## The problem:
Update the data from the line with "From among (x=131, y=31)" through the end, changing "elevation" to "height" and keeping everything else the same. Return only those lines.

## Recorded data:
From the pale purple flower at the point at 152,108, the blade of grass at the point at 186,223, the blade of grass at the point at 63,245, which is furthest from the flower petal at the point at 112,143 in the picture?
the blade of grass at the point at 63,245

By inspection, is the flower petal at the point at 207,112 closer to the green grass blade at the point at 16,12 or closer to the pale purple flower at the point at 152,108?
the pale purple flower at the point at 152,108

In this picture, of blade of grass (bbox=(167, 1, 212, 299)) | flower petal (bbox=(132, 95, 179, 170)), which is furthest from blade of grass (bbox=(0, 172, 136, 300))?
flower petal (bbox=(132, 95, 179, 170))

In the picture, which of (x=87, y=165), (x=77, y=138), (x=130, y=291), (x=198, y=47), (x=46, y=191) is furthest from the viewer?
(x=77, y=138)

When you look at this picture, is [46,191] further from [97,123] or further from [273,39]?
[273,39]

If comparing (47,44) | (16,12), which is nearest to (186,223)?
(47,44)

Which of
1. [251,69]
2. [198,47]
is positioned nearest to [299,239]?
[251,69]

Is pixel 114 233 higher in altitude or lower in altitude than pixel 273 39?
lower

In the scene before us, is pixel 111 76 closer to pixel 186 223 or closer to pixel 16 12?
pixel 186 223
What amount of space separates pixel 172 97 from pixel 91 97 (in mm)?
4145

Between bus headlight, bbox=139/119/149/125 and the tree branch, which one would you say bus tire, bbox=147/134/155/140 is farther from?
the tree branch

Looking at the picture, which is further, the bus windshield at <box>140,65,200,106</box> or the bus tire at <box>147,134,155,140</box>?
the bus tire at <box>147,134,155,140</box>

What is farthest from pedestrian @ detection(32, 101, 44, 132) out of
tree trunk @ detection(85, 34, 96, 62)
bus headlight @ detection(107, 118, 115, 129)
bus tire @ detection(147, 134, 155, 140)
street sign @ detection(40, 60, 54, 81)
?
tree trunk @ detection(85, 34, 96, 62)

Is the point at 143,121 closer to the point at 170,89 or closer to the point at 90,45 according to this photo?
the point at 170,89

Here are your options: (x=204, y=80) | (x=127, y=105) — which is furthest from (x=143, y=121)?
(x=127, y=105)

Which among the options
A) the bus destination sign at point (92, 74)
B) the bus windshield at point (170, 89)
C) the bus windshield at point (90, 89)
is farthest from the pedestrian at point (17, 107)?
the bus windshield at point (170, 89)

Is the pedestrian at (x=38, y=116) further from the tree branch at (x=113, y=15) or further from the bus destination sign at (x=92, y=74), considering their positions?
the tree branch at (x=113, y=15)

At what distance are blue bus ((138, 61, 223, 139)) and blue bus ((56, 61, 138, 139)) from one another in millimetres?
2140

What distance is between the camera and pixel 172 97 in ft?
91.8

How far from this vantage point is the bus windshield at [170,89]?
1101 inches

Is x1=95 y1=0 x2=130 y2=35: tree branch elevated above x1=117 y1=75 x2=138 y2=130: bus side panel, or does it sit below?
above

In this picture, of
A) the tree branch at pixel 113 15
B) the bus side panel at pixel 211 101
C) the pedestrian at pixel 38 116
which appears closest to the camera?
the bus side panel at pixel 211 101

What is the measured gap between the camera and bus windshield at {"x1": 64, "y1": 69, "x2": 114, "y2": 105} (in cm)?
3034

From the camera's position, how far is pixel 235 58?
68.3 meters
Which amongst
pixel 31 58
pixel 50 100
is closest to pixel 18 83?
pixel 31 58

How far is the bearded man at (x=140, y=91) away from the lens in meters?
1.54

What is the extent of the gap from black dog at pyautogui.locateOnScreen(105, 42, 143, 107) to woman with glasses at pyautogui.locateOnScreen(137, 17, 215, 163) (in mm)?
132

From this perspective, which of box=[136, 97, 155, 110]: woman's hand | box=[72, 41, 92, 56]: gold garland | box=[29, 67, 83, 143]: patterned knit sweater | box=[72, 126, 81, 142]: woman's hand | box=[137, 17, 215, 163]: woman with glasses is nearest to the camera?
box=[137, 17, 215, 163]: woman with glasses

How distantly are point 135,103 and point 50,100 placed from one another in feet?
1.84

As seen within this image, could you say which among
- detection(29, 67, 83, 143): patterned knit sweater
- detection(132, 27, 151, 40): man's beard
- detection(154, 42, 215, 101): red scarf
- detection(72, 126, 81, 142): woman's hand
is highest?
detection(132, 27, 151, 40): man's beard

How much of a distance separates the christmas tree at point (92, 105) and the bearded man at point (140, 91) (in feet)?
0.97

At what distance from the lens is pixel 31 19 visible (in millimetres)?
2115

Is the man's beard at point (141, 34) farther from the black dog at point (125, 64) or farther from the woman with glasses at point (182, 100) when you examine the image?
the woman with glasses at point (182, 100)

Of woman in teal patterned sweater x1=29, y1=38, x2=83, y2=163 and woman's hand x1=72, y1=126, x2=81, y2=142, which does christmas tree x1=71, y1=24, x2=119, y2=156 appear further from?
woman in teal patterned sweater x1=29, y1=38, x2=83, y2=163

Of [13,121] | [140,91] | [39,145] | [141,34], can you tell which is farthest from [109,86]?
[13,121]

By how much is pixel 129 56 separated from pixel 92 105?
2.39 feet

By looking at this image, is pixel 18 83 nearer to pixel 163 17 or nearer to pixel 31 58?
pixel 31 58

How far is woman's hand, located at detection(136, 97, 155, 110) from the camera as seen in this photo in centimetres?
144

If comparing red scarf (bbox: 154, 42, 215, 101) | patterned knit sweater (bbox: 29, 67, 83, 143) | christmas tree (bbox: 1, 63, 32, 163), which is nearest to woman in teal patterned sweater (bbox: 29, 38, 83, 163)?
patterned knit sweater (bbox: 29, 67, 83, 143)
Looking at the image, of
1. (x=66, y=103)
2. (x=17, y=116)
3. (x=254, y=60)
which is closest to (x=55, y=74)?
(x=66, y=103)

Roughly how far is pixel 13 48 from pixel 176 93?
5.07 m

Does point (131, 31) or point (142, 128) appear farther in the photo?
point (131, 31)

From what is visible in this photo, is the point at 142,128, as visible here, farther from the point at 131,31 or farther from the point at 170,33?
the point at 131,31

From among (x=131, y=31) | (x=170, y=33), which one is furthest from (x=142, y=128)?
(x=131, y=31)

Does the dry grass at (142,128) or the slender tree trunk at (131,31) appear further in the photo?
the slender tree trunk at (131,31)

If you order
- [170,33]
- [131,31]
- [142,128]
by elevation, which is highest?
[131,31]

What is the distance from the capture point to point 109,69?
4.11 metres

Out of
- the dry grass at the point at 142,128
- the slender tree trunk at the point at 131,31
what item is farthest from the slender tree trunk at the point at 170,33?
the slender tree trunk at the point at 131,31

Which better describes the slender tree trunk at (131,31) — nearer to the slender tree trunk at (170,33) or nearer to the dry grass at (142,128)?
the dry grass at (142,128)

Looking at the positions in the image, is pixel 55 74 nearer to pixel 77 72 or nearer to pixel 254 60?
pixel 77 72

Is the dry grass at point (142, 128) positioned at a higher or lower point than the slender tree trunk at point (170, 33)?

## Solution to the problem:
From among (x=131, y=31) | (x=170, y=33), which one is furthest from (x=142, y=128)?
(x=131, y=31)

Does the dry grass at (142,128) or the slender tree trunk at (131,31) appear further in the photo?
the slender tree trunk at (131,31)

If you order
- [170,33]
- [131,31]
- [142,128]
by height, which is highest?
[131,31]

What is the distance from the capture point to point 109,69?
4.11 metres

Out of
- the dry grass at the point at 142,128
- the slender tree trunk at the point at 131,31
what item is farthest from the slender tree trunk at the point at 170,33?
the slender tree trunk at the point at 131,31

Which better describes the slender tree trunk at (131,31) — nearer to the slender tree trunk at (170,33) or nearer to the dry grass at (142,128)?
the dry grass at (142,128)

Looking at the positions in the image, is pixel 55 74 nearer to pixel 77 72 or nearer to pixel 254 60?
pixel 77 72

Is the dry grass at point (142, 128) positioned at a higher or lower point than the slender tree trunk at point (170, 33)?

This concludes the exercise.